The first overnight run

I let the system run autonomously overnight for the first time on March 1st.

686 cycles over 7.5 hours. 11 PRs merged. 9 flagged for review. 8 stalls that self-healed. 103 dispatches across 54 unique issues.

It was messy. 94% of cycles were idle because there was no adaptive polling. One stuck agent ran for 6 hours unchecked because there was no wall-clock timeout. But the 11 PRs that DID merge were real, tested, production-quality changes.

The system discovered its own problems overnight and logged them as friction entries. The next morning, I triaged those entries into issues. The system is now working on fixing the problems it found in itself.

What I learned

Emergent over planned. The best infrastructure improvements came from friction logged during real work, not from architecture planning sessions.

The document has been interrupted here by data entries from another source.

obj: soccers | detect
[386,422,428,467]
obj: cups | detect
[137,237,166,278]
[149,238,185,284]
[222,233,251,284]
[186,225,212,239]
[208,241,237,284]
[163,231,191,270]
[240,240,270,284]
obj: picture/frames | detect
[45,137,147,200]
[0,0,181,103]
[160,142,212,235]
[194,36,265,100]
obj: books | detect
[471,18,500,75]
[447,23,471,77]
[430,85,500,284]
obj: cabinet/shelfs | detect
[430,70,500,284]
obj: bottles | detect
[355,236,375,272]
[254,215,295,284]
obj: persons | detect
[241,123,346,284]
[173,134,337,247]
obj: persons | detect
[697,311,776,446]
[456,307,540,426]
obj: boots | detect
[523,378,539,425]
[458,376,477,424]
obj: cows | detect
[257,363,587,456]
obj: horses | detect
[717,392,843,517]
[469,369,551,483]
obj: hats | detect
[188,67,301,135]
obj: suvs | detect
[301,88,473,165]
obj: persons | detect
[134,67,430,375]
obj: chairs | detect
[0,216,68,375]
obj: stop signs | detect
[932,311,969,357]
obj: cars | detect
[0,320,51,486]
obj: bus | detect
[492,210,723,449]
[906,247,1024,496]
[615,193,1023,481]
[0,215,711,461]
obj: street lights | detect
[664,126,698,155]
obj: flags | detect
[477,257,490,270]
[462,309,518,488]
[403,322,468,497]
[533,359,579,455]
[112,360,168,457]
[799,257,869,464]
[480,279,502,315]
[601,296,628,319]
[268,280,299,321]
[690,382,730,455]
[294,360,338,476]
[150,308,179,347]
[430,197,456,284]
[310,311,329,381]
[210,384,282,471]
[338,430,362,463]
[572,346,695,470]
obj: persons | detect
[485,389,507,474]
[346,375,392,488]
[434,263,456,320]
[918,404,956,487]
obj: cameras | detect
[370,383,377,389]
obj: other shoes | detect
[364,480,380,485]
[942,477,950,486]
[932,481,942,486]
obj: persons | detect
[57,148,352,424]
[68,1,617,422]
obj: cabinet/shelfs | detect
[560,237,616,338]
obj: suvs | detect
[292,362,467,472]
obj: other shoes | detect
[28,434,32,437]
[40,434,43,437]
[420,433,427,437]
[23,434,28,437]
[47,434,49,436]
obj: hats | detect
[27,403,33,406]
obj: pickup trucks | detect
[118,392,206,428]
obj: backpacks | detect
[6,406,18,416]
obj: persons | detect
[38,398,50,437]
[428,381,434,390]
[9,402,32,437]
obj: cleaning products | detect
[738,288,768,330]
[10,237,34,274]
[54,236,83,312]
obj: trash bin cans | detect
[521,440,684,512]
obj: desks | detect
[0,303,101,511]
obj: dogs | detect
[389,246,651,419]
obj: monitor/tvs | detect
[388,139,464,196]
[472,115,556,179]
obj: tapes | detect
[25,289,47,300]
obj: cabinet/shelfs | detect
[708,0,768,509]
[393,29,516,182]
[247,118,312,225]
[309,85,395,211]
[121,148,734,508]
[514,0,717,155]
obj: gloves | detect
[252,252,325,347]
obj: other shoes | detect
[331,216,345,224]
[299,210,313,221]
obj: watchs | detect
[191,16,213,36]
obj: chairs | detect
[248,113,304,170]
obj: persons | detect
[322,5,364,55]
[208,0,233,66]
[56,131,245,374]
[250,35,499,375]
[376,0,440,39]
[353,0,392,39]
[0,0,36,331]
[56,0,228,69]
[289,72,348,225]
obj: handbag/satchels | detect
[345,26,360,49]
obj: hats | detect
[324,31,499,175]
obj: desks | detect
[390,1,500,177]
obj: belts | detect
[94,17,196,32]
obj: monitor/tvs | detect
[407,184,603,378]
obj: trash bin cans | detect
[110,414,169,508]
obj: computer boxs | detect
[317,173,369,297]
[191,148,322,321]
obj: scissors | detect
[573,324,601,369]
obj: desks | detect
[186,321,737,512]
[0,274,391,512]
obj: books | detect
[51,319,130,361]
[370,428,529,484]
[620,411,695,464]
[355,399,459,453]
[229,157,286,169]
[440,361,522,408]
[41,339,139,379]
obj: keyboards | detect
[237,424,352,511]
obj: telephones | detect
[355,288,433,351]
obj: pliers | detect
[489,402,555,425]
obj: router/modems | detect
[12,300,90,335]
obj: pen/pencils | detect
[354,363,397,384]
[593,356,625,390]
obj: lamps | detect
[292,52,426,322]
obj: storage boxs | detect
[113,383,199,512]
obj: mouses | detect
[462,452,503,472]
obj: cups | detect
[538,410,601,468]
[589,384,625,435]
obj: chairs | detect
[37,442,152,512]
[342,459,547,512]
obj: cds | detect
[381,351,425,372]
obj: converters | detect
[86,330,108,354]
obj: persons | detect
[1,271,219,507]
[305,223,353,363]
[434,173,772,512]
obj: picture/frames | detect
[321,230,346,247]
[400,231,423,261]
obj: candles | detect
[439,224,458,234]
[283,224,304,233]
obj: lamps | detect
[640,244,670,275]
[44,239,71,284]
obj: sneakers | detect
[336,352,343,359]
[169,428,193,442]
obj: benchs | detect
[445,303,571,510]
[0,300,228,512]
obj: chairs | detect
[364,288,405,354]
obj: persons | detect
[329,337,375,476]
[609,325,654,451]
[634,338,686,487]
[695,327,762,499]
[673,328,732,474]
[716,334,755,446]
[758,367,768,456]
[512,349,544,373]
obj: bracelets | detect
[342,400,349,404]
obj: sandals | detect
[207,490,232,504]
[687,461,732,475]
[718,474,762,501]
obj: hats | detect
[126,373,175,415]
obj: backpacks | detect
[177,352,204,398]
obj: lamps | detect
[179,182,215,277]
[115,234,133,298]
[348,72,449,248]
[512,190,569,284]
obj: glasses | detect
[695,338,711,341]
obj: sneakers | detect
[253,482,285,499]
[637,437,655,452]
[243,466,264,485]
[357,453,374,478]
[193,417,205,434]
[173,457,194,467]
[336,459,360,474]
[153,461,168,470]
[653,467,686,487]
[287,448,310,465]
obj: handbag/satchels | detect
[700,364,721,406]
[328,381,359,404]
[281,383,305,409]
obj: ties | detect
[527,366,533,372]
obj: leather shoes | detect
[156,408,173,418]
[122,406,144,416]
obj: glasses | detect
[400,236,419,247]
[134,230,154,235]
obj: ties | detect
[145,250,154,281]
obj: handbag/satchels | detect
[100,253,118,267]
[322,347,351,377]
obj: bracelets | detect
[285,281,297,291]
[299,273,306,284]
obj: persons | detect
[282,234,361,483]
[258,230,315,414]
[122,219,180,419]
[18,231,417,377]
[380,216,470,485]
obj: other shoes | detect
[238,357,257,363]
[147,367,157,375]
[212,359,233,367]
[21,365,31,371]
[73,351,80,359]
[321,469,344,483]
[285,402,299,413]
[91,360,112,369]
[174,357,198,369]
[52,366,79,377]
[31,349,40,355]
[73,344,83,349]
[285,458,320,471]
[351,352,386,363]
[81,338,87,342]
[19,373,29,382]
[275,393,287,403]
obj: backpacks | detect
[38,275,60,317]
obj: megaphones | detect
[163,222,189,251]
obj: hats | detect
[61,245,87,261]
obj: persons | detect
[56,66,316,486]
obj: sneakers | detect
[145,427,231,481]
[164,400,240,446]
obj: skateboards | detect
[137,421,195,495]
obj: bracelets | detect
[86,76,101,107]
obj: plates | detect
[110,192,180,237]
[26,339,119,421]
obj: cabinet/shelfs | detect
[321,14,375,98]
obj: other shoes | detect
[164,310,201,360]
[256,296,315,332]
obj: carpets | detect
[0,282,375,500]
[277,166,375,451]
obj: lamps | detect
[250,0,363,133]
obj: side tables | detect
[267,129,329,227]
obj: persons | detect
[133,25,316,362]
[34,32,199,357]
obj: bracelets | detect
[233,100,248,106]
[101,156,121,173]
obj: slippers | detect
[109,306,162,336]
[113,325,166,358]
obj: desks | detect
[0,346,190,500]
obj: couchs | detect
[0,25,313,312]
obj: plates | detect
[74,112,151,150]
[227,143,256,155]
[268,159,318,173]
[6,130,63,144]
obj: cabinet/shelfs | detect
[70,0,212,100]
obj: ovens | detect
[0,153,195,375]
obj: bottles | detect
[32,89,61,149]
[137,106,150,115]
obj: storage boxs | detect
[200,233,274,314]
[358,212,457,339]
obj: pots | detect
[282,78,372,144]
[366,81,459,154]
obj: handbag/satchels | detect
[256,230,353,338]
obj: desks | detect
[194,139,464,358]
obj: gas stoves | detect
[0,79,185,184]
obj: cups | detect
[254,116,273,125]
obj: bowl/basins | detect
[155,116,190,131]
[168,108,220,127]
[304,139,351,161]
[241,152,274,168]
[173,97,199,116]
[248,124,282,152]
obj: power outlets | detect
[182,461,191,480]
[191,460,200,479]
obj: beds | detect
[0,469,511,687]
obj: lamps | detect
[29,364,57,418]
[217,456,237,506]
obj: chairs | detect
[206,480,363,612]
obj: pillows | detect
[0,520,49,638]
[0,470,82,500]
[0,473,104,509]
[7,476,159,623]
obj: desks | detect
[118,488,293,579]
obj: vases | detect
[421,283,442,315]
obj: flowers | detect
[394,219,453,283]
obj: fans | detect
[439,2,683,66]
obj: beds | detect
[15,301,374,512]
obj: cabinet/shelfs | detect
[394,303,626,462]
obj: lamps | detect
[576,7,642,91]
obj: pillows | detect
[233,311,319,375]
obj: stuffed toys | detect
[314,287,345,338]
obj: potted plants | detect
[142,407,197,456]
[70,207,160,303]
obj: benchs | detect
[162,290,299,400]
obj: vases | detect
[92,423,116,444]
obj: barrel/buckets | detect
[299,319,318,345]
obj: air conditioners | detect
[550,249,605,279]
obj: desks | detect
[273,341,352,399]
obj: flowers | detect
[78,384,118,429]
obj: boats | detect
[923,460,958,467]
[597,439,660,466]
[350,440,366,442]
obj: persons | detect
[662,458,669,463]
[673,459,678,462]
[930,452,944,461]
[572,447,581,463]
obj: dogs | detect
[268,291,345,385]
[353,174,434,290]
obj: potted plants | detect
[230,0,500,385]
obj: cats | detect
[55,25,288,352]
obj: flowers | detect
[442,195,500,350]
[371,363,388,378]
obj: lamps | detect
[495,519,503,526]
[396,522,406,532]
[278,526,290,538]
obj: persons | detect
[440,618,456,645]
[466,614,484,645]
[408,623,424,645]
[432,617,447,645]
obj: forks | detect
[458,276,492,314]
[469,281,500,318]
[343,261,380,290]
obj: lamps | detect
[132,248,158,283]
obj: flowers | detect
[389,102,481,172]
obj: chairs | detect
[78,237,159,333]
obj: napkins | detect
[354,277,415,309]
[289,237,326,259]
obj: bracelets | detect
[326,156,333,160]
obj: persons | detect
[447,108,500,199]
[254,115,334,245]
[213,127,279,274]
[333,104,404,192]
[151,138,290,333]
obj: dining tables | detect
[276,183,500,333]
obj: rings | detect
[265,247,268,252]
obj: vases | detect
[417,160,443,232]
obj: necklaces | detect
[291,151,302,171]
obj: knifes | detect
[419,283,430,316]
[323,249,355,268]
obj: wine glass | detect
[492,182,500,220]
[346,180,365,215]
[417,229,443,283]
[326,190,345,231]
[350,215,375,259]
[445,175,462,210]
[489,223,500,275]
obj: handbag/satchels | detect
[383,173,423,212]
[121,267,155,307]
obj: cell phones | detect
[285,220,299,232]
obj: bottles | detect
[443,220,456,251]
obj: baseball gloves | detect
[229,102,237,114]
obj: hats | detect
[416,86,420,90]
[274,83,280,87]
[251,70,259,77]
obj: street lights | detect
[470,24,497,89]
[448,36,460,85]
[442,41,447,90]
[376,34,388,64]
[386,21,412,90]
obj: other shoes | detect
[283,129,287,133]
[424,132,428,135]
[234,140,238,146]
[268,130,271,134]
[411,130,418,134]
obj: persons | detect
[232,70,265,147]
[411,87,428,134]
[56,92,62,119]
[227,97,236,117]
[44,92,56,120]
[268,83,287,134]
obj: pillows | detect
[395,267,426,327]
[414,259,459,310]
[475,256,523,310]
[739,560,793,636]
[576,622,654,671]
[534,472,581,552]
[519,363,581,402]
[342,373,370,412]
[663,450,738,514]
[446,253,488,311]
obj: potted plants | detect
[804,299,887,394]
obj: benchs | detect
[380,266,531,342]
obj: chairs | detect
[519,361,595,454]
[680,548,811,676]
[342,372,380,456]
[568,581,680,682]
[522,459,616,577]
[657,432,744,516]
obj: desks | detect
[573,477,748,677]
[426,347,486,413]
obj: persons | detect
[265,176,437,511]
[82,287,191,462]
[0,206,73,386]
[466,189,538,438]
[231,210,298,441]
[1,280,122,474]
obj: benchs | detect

Sequential beats parallel. For AI agents, doing one thing well is better than doing eight things badly. Parallel execution sounds cool but creates coordination overhead that eats the productivity gains.

The folder tree is the config. Instead of complex configuration files, the physical structure of ~/omni/ tells agents where things live and what they should care about.

Persistent memory changes the game. Once agents can remember across sessions, they stop being stateless tools and start becoming collaborators that accumulate knowledge over time.

The system is still rough. But it's already improving itself faster than I could improve it manually. That's the whole point.